- Activity: Shown below are entries with pictures; the line with "Tekko – антикоррозийный центр в Москве" through the line with "[\t@ RpNg NCjO" is the span to retype exactly, and the pictures stay out.

- Data records:
********************

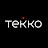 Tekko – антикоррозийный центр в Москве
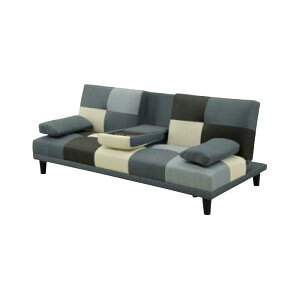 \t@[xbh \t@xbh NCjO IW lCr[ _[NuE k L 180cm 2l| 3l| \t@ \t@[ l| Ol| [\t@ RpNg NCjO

********************

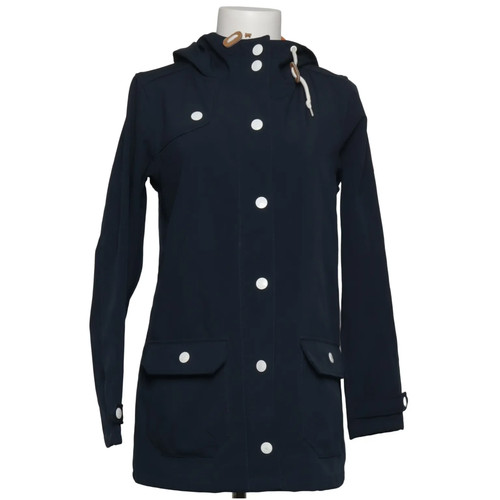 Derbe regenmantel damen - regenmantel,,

********************

- Exercise result:
 Tekko – антикоррозийный центр в Москве
 \t@[xbh \t@xbh NCjO IW lCr[ _[NuE k L 180cm 2l| 3l| \t@ \t@[ l| Ol| [\t@ RpNg NCjO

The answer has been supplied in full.